I commented, "I'm getting the impression that 'Thou shalt not reverse a choice' isn't feeling true and compelling to you right now. Is that right?"
"Yeah," said Jason matter-of-factly, "it is."
After a successful juxtaposition experience, something that's had a nameless, paralyzing power, a choke-hold on a person's life, suddenly no longer has that power. What previously felt horribly real now seems like no big deal. When we ask clients to try out responding in the old way, they often say it seems silly or really funny to imagine.
Jason then surprised me by revealing that he'd decided to become a special-needs elementary schoolteacher and had submitted an application to a teaching-credential program. Was this just his next short-term adventure or a real shift?
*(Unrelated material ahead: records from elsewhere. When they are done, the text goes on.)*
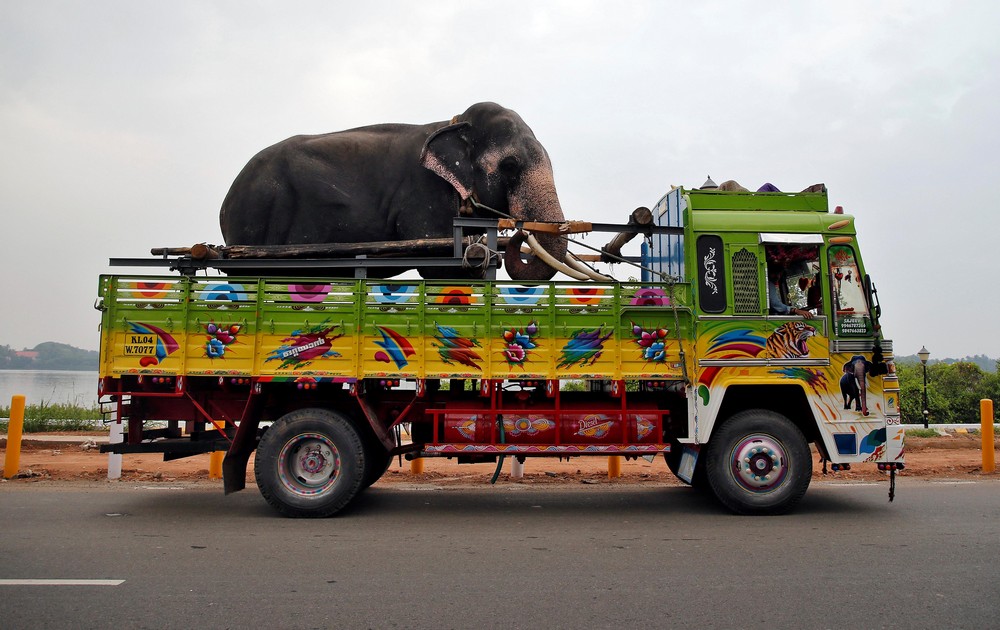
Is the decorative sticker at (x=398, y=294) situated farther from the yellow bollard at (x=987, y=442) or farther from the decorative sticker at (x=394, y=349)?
the yellow bollard at (x=987, y=442)

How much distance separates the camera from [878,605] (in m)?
4.26

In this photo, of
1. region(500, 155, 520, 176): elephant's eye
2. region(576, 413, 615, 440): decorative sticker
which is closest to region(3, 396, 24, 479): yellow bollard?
region(500, 155, 520, 176): elephant's eye

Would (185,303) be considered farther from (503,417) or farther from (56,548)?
(503,417)

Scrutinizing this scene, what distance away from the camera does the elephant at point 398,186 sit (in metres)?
8.98

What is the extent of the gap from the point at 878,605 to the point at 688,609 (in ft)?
3.70

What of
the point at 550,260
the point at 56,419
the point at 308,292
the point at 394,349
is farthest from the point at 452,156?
the point at 56,419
To find out, I crafted a sentence for him to try saying out loud: "Being a special-needs teacher is what I have decided upon as my choice of career, long term." He said it once, then again at my request, and then I asked, "How does it feel in your body as you say that?" I needed to know whether any fear could still be evoked by this.
Jason answered, "Kind of like a sense of relief."
I asked, "Is there any uncomfortable sense, anywhere in your body that actually choosing this career as your long-term pursuit means you're walking into the same death trap as your father?"
Jason reflected for a few seconds, said "No, actually," and then explained that "playing by the rules of the career game" no longer seemed like a prescription for meaninglessness, as it previously had.
When I asked, "Shall we do any more sessions?" without hesitation he said, "No. I'm good."